OxyContin can be a godsend to people with chronic pain. But drug abusers have quickly found that when the prescription painkiller tablets are chewed, snorted, or injected, they deliver a heroin-like high.

Florida Panhandle physician Dr. James Graves, who faces 30 years in prison, knows about that high all too well.

Last month, a state circuit court jury in Milton, Fla. convicted Graves of four counts of manslaughter, a single count of racketeering and five counts of unlawful delivery of a controlled substance. He was charged in connection with the deaths of four of his patients to whom he had prescribed OxyContin. The verdict made him the first doctor in the nation to be convicted of manslaughter or murder for deaths related to the powerful prescription painkiller.

Graves, who is seeking a retrial, testified that he was unaware that patients were abusing the drugs, and that no one would have died if the OxyContin had been taken as prescribed.

"I did have patients who had been former drug addicts in my practice, but I did not actively prescribe the drug to anybody I knew to be active addicts," Graves said on Good Morning America from the Santa Rosa County Jail in Milton, Fla.

Dr.
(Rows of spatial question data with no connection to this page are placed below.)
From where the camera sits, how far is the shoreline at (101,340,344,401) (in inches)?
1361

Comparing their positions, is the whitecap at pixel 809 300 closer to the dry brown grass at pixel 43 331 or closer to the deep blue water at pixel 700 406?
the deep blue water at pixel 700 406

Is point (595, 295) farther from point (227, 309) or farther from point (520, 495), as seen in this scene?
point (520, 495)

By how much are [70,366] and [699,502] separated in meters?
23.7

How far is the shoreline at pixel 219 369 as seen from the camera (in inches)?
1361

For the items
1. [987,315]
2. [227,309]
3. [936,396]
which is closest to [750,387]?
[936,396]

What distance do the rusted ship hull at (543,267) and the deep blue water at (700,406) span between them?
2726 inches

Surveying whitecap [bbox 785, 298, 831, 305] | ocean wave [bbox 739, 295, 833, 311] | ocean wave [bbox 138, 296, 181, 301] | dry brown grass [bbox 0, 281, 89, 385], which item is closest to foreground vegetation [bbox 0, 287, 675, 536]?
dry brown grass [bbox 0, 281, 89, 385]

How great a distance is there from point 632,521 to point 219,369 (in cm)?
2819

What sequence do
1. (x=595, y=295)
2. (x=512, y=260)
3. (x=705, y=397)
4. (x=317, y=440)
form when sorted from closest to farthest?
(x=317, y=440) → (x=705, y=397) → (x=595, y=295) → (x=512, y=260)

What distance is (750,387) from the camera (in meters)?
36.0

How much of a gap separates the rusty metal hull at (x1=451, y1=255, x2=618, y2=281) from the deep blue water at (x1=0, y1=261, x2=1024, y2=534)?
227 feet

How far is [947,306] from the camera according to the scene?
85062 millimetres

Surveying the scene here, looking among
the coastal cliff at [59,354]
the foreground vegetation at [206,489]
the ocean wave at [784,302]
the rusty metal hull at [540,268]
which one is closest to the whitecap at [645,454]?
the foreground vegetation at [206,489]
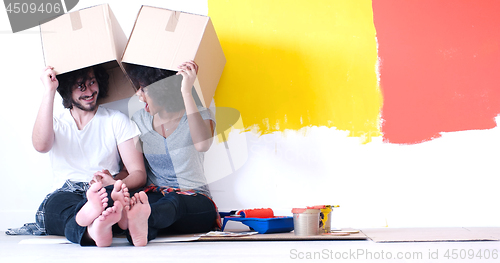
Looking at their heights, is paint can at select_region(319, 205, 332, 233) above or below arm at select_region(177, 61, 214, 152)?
below

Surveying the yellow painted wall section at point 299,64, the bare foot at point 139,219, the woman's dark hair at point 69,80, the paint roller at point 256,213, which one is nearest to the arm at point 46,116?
the woman's dark hair at point 69,80

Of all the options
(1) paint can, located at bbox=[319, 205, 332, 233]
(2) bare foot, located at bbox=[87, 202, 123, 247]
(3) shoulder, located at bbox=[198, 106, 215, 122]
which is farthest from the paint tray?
(2) bare foot, located at bbox=[87, 202, 123, 247]

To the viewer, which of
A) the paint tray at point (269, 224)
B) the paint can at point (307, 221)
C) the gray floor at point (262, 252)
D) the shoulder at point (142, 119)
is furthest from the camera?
the shoulder at point (142, 119)

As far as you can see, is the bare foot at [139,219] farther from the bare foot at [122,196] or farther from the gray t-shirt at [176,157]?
the gray t-shirt at [176,157]

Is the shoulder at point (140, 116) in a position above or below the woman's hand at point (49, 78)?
below

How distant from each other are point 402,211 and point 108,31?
4.41 ft

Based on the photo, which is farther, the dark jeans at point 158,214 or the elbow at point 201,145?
the elbow at point 201,145

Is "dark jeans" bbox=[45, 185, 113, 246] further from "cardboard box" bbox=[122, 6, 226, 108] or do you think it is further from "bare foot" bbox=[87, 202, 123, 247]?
"cardboard box" bbox=[122, 6, 226, 108]

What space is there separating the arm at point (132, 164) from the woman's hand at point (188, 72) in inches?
13.6

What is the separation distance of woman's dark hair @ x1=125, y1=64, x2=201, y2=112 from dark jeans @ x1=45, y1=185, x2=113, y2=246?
1.36 feet

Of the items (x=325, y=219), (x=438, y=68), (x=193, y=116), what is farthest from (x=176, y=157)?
(x=438, y=68)

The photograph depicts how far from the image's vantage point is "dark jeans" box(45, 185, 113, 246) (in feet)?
3.59

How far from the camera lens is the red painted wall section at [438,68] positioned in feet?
5.43

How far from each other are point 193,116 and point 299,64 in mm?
573
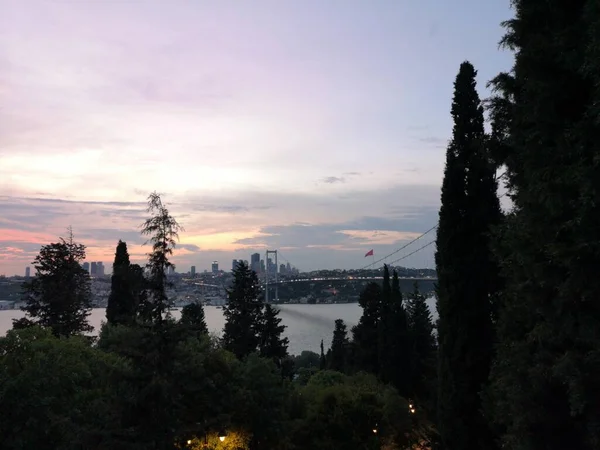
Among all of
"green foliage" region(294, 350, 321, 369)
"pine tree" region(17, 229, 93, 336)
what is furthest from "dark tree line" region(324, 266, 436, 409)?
"pine tree" region(17, 229, 93, 336)

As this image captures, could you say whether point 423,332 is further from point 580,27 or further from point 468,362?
point 580,27

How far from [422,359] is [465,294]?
1874 centimetres

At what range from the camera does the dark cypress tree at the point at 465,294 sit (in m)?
10.8

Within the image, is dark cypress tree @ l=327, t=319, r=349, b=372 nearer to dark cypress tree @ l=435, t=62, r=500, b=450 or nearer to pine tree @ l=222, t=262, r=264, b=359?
pine tree @ l=222, t=262, r=264, b=359

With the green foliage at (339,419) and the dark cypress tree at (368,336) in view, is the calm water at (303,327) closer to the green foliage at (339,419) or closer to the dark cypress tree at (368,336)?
the dark cypress tree at (368,336)

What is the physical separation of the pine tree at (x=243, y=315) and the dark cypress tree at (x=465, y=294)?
633 inches

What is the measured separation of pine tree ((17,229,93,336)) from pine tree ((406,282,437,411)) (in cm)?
1837

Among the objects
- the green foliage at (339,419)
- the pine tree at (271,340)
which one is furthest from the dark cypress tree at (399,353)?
the green foliage at (339,419)

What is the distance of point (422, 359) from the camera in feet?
92.9

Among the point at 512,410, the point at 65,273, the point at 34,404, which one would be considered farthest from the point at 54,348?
the point at 65,273

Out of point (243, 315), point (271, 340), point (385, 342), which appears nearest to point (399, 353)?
point (385, 342)

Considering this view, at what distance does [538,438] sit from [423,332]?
25706 mm

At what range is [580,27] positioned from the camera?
208 inches

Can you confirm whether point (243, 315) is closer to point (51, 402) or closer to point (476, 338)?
point (476, 338)
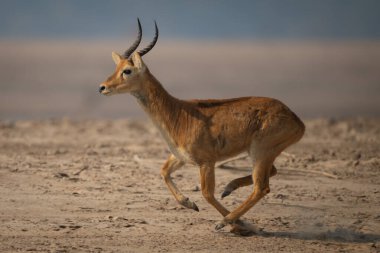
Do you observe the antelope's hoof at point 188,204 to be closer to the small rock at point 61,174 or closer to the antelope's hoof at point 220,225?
the antelope's hoof at point 220,225

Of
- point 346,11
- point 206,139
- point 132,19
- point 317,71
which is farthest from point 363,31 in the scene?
point 206,139

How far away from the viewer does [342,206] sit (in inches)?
615

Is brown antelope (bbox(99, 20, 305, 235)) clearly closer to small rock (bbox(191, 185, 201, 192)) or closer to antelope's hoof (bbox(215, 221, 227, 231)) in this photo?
antelope's hoof (bbox(215, 221, 227, 231))

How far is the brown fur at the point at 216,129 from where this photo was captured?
44.9 feet

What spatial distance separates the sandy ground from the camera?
520 inches

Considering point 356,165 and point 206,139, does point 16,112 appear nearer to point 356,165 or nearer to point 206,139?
point 356,165

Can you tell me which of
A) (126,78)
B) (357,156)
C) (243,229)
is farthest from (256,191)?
(357,156)

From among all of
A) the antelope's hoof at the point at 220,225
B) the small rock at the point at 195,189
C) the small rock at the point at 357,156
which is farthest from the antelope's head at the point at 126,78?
the small rock at the point at 357,156

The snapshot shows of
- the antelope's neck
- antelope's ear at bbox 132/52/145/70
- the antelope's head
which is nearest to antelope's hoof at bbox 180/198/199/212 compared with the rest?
the antelope's neck

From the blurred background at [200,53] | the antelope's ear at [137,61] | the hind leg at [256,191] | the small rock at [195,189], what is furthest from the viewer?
the blurred background at [200,53]

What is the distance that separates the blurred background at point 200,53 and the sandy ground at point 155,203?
14.9 meters

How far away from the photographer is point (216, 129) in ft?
45.5

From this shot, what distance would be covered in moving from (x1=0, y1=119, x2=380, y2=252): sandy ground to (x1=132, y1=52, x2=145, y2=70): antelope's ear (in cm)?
223

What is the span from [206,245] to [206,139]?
5.29ft
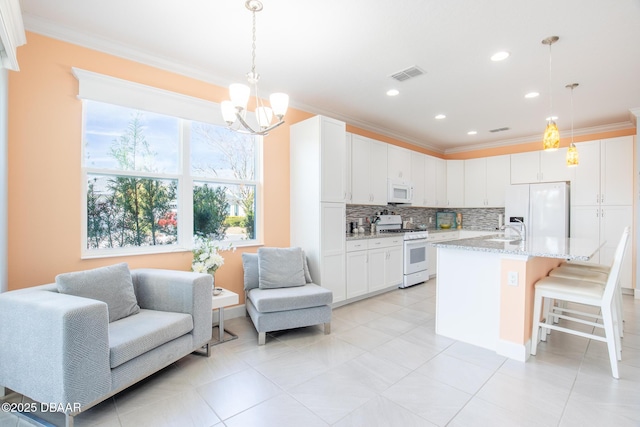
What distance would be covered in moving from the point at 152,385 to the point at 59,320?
2.86 feet

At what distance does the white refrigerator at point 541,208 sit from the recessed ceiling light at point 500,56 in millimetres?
2878

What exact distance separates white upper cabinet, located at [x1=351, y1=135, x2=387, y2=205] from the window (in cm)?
154

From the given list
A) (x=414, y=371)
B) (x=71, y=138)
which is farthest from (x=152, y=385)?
(x=71, y=138)

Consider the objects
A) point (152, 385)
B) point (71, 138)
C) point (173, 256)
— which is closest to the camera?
point (152, 385)

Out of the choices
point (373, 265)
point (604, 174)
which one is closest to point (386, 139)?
point (373, 265)

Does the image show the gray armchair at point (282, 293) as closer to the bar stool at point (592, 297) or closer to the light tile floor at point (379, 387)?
the light tile floor at point (379, 387)

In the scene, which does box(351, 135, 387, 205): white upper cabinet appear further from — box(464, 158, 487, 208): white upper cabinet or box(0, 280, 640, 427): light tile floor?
box(464, 158, 487, 208): white upper cabinet

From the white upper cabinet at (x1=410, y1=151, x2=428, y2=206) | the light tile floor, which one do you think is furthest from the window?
the white upper cabinet at (x1=410, y1=151, x2=428, y2=206)

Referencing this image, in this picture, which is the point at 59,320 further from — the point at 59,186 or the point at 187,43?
the point at 187,43

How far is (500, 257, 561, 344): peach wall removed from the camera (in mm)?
2557

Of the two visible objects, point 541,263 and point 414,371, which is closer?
point 414,371

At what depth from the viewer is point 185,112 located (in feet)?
10.3

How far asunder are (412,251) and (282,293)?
283 centimetres

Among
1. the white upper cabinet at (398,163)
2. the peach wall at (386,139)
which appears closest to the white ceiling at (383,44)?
the peach wall at (386,139)
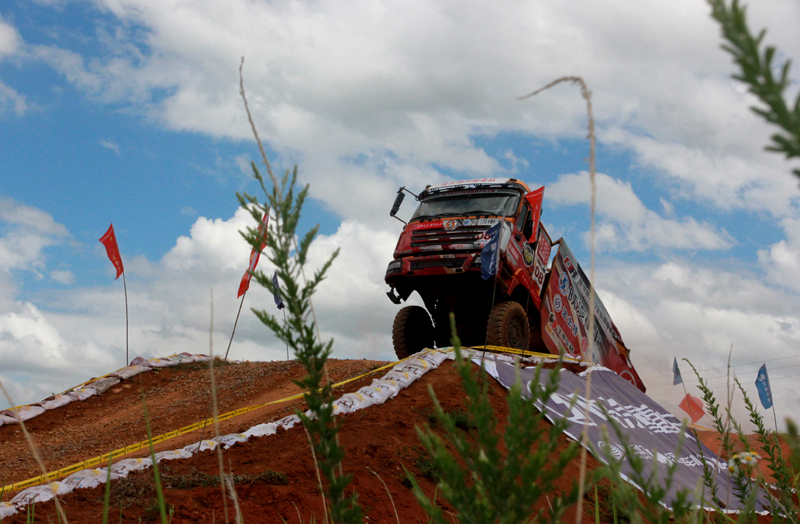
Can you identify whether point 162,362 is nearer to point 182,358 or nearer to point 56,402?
point 182,358

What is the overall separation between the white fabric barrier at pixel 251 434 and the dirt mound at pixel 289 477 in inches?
5.2

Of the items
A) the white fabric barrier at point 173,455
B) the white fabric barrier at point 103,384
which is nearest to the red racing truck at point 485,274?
the white fabric barrier at point 173,455

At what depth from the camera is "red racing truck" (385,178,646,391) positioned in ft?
32.9

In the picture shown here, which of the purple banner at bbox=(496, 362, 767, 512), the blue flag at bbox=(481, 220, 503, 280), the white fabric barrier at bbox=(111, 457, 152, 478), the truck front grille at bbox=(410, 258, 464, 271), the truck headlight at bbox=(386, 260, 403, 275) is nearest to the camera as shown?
the white fabric barrier at bbox=(111, 457, 152, 478)

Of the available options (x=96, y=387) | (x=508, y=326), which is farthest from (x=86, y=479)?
(x=96, y=387)

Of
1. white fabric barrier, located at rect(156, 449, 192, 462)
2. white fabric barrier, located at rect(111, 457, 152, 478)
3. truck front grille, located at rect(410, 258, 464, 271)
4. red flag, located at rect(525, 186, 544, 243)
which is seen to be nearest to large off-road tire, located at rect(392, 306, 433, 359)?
truck front grille, located at rect(410, 258, 464, 271)

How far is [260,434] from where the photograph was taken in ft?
21.0

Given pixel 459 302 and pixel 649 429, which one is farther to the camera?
pixel 459 302

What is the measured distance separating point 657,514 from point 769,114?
1.99 feet

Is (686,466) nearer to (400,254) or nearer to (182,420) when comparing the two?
(400,254)

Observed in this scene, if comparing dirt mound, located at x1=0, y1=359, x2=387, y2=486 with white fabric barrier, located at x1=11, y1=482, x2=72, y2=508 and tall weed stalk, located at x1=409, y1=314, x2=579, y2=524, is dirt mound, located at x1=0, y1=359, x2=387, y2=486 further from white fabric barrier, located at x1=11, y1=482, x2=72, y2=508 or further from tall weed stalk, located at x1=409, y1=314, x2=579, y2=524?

Paul Doering, a professor of pharmacy practice at the University of Florida who testified twice during the trial, had a harsh appraisal of Graves' testimony: "Dr. Graves portrays himself as the victim of overzealous prosecutors, bent on locking up innocent doctors in this country," Doering said. "The only victims in this case were the hundreds of patients to whom he doled out the drugs."

Motion for a Retrial

The doctor's attorney, Ed Ellis, filed a motion this week arguing that jurors failed to understand the evidence and the judge's instructions during the trial. "The verdict of the jury was based upon bias, passion, misinformation and prejudices," Ellis said in court papers.

During the trial, defense attorneys argued that Graves' patients were addicts who lied and exaggerated symptoms in order to get the doctor to write them prescriptions.

But Assistant State Attorney Russ Edgar countered that Graves was fully aware that his patients were abusing the drugs, and that a trip to the 55-year-old doctor's office was a veritable "tailgate party" for such abusers. By running a "prescription mill," the doctor was making $500,000 a year, he argued in court.

Graves said he followed the same procedures that all pain management doctors do. "There were no tailgate parties or anything as described by the prosecution going on outside," he said.

OxyContin's Rapid Spread

OxyContin abuse was first seen in rural areas and the pill was known on the streets as the "pillbilly" or "poor man's heroin." But it has now spread along the Eastern seaboard and into Middle America, where it is no longer considered a cheap high. OxyContin sells for anywhere from $25 to more than $100 a tablet on the streets.

Adam, a former OxyContin abuser who now counsels other addicts described the drug's strong impact in an interview with ABCNEWS.

"There's an immediate warm feeling, a feeling of well-being," Adam said. "I don't want to say godliness, but a feeling that there's nothing I can't handle."

The government estimates about 300 people have died of OxyContin overdoses over the past two years.

Now prosecutors are increasingly going after doctors who operate so called "pill mills," prescribing OxyContin that is medically unnecessary, and sometimes deadly. At least two other doctors — one in Florida, and the other in California — are facing manslaughter charges in connection with OxyContin overdoses. Graves is scheduled for sentencing on March 22.